When Wise came up with the idea to start her own stretch studio back in 2011, she was down to her last $500 to her name from a tax return, Earn Your Leisure reports. Despite facing financial hardships, the New jersey native took a leap of faith and decided to go into business for herself.
During a 2019 interview with Rolling Out, Wise explained the reason why she chose her particular career path, stating “I wanted to do something that others weren’t doing, so I started the stretch studio industry.”
At the time, Wise says she realized there were no other stretch studios in existence so she created and patented the heart of her business model, “The Kika Method” — described as “a form of passive stretching in which an external force exerts upon the limb to move it into the new position,” according to Black Enterprise.
That allowed her to then expand her business with 12 additional locations in states such as Georgia, New Jersey, Nevada, New York, Pennsylvania, California, and North Carolina — turning it into a full-blown franchise.
“I originally wanted to keep the business small, but when I saw how big the interest was, I changed my mind,” she told Black Enterprise.
She went on to become the youngest female franchisor in the nation and ten years later she’s still managing her very successful business.
This time last year when the pandemic first hit, Wise found herself in the same position as many other business owners who were forced to shut down to abide by social distancing rules.
According to The Daily Record, all 13 of Wise’s studios were temporarily closed during the first three months of the pandemic, but she managed to find a way to reach her clients while everyone was still home-bound.

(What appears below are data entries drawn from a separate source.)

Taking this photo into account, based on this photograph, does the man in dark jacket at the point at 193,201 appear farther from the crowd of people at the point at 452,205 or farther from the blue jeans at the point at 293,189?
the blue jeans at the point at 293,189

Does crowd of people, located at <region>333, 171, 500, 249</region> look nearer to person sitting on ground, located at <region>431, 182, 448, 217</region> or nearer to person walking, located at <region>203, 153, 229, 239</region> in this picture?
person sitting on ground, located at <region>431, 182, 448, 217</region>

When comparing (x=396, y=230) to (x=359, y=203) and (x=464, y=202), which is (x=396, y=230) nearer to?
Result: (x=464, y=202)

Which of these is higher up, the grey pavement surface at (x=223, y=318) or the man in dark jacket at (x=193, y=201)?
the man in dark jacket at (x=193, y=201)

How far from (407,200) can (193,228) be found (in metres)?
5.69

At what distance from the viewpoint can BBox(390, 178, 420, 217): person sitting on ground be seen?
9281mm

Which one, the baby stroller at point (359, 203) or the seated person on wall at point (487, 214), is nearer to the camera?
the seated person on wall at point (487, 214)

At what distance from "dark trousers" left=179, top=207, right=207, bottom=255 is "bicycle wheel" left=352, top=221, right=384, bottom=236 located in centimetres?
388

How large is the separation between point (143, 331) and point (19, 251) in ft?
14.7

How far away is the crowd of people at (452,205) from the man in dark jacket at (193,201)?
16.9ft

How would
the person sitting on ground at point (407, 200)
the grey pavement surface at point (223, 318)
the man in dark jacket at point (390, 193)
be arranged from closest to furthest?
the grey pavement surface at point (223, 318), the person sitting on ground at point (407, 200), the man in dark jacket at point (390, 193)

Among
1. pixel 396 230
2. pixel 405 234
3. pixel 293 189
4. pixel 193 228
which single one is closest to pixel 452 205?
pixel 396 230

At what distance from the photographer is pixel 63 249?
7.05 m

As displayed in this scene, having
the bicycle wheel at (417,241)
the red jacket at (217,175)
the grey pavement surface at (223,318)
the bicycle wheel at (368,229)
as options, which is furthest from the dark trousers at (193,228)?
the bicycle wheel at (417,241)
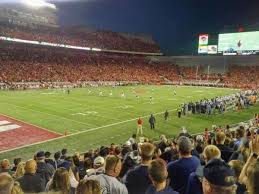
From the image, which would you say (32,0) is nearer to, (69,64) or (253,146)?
(69,64)

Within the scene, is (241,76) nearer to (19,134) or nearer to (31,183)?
(19,134)

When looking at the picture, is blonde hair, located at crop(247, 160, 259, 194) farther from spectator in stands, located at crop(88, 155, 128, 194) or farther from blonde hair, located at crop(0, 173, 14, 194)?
blonde hair, located at crop(0, 173, 14, 194)

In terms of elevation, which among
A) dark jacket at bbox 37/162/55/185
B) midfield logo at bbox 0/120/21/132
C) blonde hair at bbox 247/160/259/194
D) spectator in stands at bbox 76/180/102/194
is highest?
blonde hair at bbox 247/160/259/194

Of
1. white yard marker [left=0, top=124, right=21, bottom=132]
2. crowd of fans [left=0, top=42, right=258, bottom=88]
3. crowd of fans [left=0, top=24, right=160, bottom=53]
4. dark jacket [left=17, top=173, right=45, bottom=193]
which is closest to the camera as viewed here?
dark jacket [left=17, top=173, right=45, bottom=193]

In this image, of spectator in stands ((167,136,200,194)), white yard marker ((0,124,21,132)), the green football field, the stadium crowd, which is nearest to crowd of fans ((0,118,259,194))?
spectator in stands ((167,136,200,194))

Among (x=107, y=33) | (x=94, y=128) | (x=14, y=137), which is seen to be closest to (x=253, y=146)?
(x=14, y=137)

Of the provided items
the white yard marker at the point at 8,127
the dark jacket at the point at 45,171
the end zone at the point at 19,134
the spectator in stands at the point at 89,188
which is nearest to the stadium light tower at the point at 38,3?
the end zone at the point at 19,134

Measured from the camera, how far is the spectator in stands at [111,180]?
159 inches

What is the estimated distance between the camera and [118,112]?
28.4 m

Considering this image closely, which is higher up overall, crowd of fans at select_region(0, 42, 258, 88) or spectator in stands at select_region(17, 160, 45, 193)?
crowd of fans at select_region(0, 42, 258, 88)

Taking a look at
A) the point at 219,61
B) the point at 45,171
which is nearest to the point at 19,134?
the point at 45,171

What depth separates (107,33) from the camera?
97250mm

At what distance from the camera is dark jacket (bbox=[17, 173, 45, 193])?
18.4ft

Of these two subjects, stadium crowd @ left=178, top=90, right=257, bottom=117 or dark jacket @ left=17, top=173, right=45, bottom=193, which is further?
stadium crowd @ left=178, top=90, right=257, bottom=117
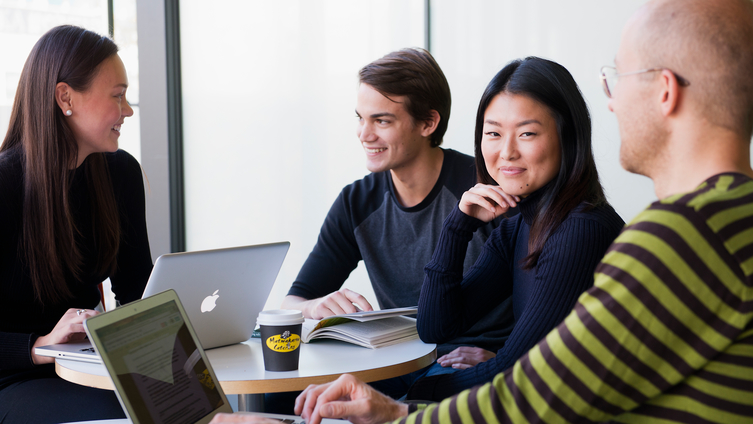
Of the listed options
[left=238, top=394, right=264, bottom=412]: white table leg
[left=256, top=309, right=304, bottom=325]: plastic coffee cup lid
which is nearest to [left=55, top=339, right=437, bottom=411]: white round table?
[left=238, top=394, right=264, bottom=412]: white table leg

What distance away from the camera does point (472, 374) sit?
152cm

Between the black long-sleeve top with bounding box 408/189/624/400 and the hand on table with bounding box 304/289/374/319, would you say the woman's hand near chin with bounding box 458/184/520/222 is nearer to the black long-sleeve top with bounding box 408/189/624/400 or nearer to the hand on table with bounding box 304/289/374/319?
the black long-sleeve top with bounding box 408/189/624/400

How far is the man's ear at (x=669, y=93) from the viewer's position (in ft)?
2.72

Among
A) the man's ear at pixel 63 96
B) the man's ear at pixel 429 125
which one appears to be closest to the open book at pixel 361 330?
the man's ear at pixel 429 125

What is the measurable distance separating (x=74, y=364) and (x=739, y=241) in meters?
1.34

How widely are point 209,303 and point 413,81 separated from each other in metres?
1.21

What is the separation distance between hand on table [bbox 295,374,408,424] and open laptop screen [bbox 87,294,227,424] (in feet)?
0.57

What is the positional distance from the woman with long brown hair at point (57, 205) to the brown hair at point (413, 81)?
0.87 meters

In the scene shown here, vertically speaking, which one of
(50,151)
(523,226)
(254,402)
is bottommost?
(254,402)

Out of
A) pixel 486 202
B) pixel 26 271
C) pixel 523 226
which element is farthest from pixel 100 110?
pixel 523 226

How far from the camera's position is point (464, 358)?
1733 millimetres

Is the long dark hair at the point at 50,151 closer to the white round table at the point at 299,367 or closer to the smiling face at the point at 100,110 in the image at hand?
the smiling face at the point at 100,110

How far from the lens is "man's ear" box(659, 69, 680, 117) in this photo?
0.83m

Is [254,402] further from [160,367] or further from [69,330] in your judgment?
[160,367]
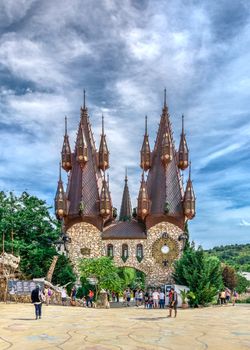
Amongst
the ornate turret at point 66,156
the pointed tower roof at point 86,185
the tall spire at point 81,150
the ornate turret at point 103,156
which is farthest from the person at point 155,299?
the ornate turret at point 66,156

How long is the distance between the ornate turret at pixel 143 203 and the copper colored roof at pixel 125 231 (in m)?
1.07

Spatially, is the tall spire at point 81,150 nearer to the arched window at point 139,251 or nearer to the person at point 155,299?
the arched window at point 139,251

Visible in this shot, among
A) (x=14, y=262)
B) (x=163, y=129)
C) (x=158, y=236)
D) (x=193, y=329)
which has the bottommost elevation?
(x=193, y=329)

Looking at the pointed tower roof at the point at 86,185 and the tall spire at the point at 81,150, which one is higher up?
the tall spire at the point at 81,150

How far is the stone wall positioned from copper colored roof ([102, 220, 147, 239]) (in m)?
0.33

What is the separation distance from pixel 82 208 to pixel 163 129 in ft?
33.9

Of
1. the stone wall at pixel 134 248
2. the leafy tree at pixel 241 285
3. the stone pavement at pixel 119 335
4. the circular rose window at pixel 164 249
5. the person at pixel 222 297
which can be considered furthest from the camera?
the leafy tree at pixel 241 285

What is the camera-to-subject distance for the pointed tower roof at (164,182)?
1553 inches

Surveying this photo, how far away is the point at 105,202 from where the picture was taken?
3916cm

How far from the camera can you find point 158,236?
3909cm

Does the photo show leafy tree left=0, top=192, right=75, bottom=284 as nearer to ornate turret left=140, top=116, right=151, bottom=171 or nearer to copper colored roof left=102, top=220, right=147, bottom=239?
copper colored roof left=102, top=220, right=147, bottom=239

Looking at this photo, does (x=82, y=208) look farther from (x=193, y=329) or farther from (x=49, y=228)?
(x=193, y=329)

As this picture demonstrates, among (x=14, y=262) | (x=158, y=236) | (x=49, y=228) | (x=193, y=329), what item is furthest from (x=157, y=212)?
(x=193, y=329)

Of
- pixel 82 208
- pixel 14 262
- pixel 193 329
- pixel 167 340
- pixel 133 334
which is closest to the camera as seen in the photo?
pixel 167 340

Once we realized that quarantine was going to be our new normal, we all discovered the practices of stretching and fitness were needed now more than ever with people stuck working from home in non-work settings — and even living at work if you will. This is how Wise was able to pivot her business to comply with in-person restrictions and keep the momentum going.
“I realized the world stopped during this time. So there was an opportunity to expand at a lower cost and people were willing to negotiate now more than ever,” Wise told The Daily Record. “Once I started to focus on the ability to help people during this time it got better for me. We help people feel better. That’s why we are still able to thrive in business but it’s still scary because you don’t what’s going to happen tomorrow.”
While Wise found it difficult to find success last year during such unprecedented times, she shared with The Daily Record that her self-discipline, passion, support system and roots all helped her push through.
What kept her going through the pandemic wasn’t the pressure of saving her studios from a business standpoint, it was her old and new clients that motivated her.
“New clients tell me how this changed their life, that’s motivating. It’s about them, not me,” she said. “So, now is the time to do the things you always wanted to but were afraid to. Although it’s a scary time, it’s a good time.”
As one of the few Black franchisors in the country, Wise sees to it that her studios inspires other Black and women of color to find the courage to branch out on their own and lead the charge as self-made entrepreneurs.
Through all the ups and downs that Wise has experienced as a founder, she’s proud to have blazed a trail as inspiring as hers.